**WRITTEN PROBLEM**: In the passage on layoffs and water scarcity, what plans for water does it say exist in Australia?

**PASSAGE PROVIDED**:

■ ■ ■ ■

Corporate number crunchers are using these and other phenomenon to take the 
razor to jobs. Around the world workers are being laid off in their 
millions, thrown on the scrapheap in the name of rationalisation, 
downsizing, trending down and any number of other euphemisms for the sack.

The odour of desperation is pungent.

The increasing scarcity of water around the globe has seen a corporate 
strategy for turning this basic means of existence into a commodity to be 
sold for profit at the highest price.

There are plans now in Australia to "mine" and "bank" water, for it to be 
privately owned and sold.

Increasingly capitalism is denying more and more people the very basic 
necessities of life, and more and more people are joining the many 
movements against its policies and demanding their needs be put before 
profits.

Above this chaos, anarchy and slaughter, the banner of "freedom and 
democracy" has been hoisted. Iraq, bombed into the ground by the US, has 
been "liberated".

The USA is the "land of the free" with more than two million people in its 
jails, the biggest prison population in the world.

■ ■ ■ ■

**DATA LINES**:
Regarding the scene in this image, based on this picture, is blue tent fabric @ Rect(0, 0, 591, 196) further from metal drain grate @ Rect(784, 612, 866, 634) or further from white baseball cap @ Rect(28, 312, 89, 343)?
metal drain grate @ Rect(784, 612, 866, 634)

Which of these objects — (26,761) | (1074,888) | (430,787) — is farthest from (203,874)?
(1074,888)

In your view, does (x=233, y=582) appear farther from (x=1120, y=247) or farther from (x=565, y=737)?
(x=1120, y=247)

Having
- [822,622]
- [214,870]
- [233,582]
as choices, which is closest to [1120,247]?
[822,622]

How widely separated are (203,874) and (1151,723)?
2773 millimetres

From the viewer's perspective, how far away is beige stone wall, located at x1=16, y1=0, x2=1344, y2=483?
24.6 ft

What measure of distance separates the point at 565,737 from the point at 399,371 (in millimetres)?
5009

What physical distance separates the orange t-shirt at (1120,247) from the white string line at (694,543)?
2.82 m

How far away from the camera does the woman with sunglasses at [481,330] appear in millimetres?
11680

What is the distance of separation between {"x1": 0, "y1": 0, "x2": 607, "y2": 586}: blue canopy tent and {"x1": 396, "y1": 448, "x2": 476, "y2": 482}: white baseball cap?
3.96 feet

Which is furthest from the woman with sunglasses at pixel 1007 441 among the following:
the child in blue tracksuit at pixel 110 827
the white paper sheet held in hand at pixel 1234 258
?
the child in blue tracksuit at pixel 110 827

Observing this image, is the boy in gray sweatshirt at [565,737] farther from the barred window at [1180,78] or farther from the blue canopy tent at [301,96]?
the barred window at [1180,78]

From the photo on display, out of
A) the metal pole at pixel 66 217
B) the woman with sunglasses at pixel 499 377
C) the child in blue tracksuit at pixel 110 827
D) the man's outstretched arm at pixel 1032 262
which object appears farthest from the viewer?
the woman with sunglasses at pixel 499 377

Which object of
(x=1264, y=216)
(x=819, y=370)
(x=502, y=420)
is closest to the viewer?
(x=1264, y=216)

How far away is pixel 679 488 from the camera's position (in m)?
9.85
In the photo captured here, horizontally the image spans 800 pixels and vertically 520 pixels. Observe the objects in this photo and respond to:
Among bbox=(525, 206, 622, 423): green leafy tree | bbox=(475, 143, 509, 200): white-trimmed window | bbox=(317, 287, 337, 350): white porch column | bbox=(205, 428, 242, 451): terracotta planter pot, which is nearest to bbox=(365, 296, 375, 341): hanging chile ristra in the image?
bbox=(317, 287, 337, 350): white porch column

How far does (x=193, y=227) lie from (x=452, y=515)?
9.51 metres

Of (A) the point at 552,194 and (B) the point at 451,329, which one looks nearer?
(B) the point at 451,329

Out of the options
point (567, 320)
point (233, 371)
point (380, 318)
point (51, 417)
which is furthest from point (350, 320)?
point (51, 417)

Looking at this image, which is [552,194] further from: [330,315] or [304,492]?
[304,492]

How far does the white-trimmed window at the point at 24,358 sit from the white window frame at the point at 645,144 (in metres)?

■ ■ ■ ■

**OUTPUT OF THE TASK**: Plans to "mine" and "bank" water so that it can be privately owned and sold.